2.2.1.6 Organentnahme

Zur Organentnahme wurden die Tiere an Tag 7 des DSS Versuches durch Genickbruch getötet und in Rückenlage fixiert. Sowohl die Haut als auch das Peritoneum wurde durch Längsschnitt durchtrennt. Als erstes wurden die mesenterialen Lymphknoten entfernt und für die RNA-Isolation bis zur weiteren Verwendung erst in flüssigem Stickstoff und dann in einem -80 °C Gefrierschrank gelagert. Das Colon wurde in seiner gesamten Länge freipräpariert, am Übergang zum Caecum und Rektum durchtrennt und entnommen. Anschließend wurde es vorsichtig mit PBS gespült, gewogen und die Länge gemessen. 0,5 cm des distalen Colonendes wurden für die RNA-Isolation verwendet und bis zur Homogenisierung des Gewebes zunächst in flüssigem Stickstoff und dann in einem -80 °C Gefrierschrank gelagert. Die nächsten 1 cm des distalen Colons wurden für histologische Arbeiten in 4 % PFA fixiert. Von einigen Tieren wurde auch das restliche Colon für die Erstellung sogenannter Swiss Rolls in 4 % PFA fixiert (s.

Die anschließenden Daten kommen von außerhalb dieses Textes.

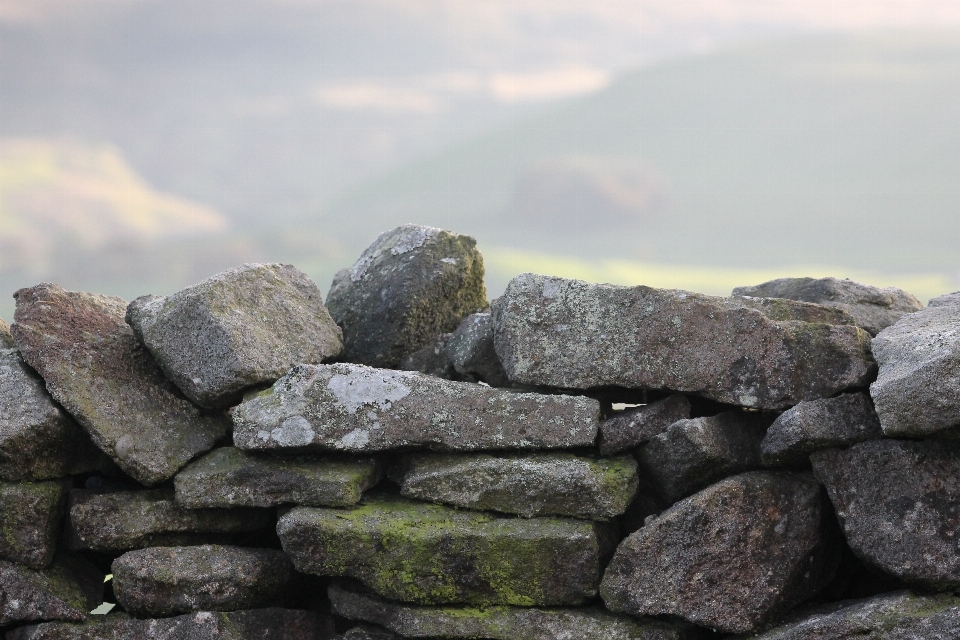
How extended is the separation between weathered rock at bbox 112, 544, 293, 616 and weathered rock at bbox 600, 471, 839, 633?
2.78m

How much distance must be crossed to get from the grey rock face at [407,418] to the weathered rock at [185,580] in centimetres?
94

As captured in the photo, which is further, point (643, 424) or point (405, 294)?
point (405, 294)

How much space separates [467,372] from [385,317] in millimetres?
999

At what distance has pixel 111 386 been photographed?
8445mm

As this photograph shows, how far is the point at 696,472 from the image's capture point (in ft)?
25.2

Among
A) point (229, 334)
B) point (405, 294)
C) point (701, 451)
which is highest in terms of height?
point (405, 294)

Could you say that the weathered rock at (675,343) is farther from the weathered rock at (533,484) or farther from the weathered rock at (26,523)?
the weathered rock at (26,523)

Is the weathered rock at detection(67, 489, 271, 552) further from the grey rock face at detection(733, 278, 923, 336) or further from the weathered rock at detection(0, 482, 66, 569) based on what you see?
the grey rock face at detection(733, 278, 923, 336)

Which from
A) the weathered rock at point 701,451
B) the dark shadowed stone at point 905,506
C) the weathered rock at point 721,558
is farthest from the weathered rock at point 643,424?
the dark shadowed stone at point 905,506

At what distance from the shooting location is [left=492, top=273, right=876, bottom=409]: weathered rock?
25.3 feet

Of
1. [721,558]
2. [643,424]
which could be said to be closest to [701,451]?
[643,424]

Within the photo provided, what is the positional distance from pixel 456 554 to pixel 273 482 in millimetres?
1531

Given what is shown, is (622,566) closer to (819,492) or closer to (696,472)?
(696,472)

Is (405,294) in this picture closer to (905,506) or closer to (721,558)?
(721,558)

Abschnitt 2.2.4.1). Für die Durchführung des ELISA wurde von den dafür verwendeten Tieren die komplette distale Hälfte des Colons zunächst in flüssigem Stickstoff und anschließend bis zur weiteren Verarbeitung in einem -80 °C Gefrierschrank gelagert. Für die Gewinnung des Knochenmarks wurden die Hinterbeine der Tiere präpariert. Dazu wurde die Haut entlang des Hinterbeins eröffnet und von der darunter liegenden Muskulatur abgelöst. Die Knochen wurden vollständig von Muskeln und Sehnen befreit und nach dem Durchtrennen des Fußgelenkes und des Beckens entnommen. Ober- und Unterschenkelknochen wurden daraufhin in einer 6-Well-Zellkulturplatte mit PBS auf Eis gelegt.